The Church Commissioners and the Church of England Pensions Board have recently taken the decision to divest from fossil fuels following insufficient progress towards meeting the targets set by their investment boards in 2018. As the most reverend Primate the Archbishop of Canterbury put it:
“We have long urged companies to take climate change seriously, and specifically to align with the goals of the Paris Climate Agreement and pursue efforts to limit the rise in temperature to 1.5°C above pre-industrial levels … Some progress has been made, but not nearly enough. The Church will follow not just the science, but our faith—both of which call us to work for climate justice”.
While mitigating the worst impacts of climate change must remain our primary goal—and here I disagree strongly with the noble Lord, Lord Frost, especially when we consider the global dimension—the Church and the communities we serve have increasingly recognised the need for adaptation too, not least given the alarmingly rapid rise in so-called freak weather events that are impacting us all, and not simply those in far-flung corners of the globe. Heatwaves, droughts and heavy rainfall have affected every community across the nation in recent years, with the freakish apparently becoming the new normal.
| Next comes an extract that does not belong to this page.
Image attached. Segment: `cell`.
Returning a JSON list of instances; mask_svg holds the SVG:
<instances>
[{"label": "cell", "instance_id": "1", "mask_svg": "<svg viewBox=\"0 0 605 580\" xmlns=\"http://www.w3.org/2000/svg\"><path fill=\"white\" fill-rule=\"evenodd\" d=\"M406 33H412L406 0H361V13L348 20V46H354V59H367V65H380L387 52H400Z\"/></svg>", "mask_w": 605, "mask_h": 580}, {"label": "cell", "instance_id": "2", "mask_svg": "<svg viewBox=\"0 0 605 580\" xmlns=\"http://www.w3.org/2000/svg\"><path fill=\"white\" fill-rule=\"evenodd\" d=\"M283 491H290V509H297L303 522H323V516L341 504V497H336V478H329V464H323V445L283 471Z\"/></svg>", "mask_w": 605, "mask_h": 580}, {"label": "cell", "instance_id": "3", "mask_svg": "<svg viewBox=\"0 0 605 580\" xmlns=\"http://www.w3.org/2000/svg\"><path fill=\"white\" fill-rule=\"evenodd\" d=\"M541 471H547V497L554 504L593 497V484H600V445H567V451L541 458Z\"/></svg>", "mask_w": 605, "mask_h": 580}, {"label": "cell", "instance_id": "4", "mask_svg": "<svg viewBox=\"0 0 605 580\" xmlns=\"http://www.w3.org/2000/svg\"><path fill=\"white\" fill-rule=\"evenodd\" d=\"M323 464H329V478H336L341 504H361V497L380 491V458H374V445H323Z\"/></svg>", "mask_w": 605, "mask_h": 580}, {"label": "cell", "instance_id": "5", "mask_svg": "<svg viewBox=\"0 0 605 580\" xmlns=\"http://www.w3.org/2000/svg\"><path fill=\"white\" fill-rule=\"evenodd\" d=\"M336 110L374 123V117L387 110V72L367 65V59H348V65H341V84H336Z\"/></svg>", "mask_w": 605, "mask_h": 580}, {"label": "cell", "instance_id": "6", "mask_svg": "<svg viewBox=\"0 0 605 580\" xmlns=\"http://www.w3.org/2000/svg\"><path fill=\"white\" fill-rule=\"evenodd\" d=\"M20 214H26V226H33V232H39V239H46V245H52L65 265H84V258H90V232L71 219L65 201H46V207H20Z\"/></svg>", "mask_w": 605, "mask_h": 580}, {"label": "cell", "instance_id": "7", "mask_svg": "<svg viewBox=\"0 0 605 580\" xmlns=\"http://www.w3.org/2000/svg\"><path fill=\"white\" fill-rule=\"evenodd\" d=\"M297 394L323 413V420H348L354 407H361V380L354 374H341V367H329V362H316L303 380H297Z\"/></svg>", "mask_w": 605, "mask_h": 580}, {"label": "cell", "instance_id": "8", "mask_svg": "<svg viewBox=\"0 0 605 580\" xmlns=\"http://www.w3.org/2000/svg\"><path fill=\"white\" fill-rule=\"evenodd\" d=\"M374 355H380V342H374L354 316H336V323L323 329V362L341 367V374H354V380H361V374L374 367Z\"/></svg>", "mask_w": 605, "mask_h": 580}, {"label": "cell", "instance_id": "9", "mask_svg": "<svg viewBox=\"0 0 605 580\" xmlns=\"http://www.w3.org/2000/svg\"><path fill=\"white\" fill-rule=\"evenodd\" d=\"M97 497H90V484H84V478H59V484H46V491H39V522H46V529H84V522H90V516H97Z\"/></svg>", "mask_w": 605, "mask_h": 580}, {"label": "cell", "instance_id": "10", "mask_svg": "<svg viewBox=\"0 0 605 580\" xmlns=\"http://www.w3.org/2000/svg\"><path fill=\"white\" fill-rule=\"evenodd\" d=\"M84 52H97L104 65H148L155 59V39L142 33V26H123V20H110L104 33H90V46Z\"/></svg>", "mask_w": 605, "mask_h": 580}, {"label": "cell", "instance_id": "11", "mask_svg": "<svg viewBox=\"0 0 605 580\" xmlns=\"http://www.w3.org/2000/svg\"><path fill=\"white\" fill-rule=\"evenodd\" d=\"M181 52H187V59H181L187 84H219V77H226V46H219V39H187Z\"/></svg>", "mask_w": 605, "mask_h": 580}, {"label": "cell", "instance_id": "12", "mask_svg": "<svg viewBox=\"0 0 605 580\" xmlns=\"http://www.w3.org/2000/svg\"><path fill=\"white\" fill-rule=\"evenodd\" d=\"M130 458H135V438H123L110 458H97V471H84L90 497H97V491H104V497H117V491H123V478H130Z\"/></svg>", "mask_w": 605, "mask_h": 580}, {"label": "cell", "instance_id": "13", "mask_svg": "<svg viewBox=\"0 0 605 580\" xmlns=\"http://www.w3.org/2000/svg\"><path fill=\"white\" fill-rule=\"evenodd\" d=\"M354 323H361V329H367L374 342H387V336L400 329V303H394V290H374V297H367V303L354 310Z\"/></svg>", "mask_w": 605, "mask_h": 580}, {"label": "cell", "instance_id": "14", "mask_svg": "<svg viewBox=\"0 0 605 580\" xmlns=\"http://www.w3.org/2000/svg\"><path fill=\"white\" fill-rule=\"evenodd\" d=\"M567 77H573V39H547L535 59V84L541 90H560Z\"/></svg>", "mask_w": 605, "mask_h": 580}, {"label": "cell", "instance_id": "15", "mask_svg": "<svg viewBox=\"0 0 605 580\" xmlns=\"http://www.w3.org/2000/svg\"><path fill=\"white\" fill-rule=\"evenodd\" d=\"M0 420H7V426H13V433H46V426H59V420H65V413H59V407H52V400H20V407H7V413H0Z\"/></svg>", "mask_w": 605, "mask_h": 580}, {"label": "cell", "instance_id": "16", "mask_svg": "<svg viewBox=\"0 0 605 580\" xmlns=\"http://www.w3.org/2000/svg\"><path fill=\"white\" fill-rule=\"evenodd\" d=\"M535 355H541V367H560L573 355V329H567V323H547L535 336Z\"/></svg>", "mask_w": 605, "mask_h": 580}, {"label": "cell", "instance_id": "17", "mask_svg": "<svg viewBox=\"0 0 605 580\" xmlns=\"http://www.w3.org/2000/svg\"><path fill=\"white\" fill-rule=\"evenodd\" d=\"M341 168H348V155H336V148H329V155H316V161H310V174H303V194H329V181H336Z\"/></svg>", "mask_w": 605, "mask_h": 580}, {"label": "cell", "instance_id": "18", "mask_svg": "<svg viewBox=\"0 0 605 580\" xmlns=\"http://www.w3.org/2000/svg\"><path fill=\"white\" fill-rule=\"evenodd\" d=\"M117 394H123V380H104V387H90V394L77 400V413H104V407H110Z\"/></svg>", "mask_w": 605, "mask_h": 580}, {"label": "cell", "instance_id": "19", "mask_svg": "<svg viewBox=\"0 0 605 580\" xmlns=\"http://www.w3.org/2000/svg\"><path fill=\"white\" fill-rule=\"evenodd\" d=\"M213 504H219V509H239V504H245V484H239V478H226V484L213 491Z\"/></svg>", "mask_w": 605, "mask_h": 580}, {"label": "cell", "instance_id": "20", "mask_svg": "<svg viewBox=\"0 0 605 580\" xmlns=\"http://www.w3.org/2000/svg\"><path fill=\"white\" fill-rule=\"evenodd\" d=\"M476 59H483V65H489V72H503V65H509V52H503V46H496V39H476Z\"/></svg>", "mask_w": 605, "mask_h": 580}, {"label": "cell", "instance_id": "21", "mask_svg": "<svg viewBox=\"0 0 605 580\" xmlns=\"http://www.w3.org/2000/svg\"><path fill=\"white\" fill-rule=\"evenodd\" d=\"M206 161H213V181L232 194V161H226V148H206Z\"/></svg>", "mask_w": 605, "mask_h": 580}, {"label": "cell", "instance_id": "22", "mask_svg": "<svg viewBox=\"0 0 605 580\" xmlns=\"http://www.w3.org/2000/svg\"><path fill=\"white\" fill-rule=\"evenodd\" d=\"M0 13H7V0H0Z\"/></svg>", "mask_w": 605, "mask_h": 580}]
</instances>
Churches have begun to think through how they can adapt so as to provide a base for emergency services, a safe refuge from extreme weather events and a sanctuary from overheating, as well as considering how their buildings might be protected from flooding, subsidence and other severe impacts of the climate crisis.
Many of our churches, including some in my own diocese, are set in predominantly agricultural communities, and I am grateful for today’s debate secured by the right reverend Prelate the Bishop of Exeter highlighting the housing crisis there and elsewhere. Yet alongside those challenges sits a whole range of adaptation concerns too. The English language, like the Hebrew of the Jewish Bible, has a single root for “human”, “humility” and “humus”—the soil or tilth—reminding us of the complete interdependence between humanity and the soil we cultivate, and the consequent need to treat the planet humbly and with respect. Yet the pressing need for a cohesive strategy for land use to tackle climate-related degradation of the soil and what we grow in it is largely unmet by the Government’s NAP3, leading to unanswered concerns around food security, not least given the equal pressures on other nations on which we have traditionally depended when crops have failed.
The huge incoming changes in the structure of farming subsidies, with the phasing out of the basic payment scheme and the phasing in of the environmental land management schemes, are valuable and worthy in their intent. But difficulties in accessing new funding are in danger of pushing many small farmers over the edge, and the new schemes are insufficiently integrated with climate goals and indicators, on both mitigation and adaptation. Investment is needed here to help farmers and land managers choose the optimal use for each plot of land, considering water management, crop productivity, carbon storage and non-farm uses, alongside the Government’s existing and welcome commitment to greater biodiversity.
Water infrastructure is equally in need of fresh investment, not simply in reservoirs and pipe renewals but in nature-based solutions. Very little UK agriculture is currently irrigated, but that is likely to change as water supplies become increasingly inconsistent, with severe implications for our already stretched reservoir capacity. Meanwhile, the spectre of synchronised crop failures across a whole family of nations is real, making the case for lessening our dependence on imports even stronger.
I declare an interest in crop improvement work, in which my son-in-law Peter is involved as a foundation fellow at the Norwich Institute for Sustainable Development. Peter would be the first to acknowledge that a cohesive approach to land use is by far the most important factor in the food security equation, whatever the weather.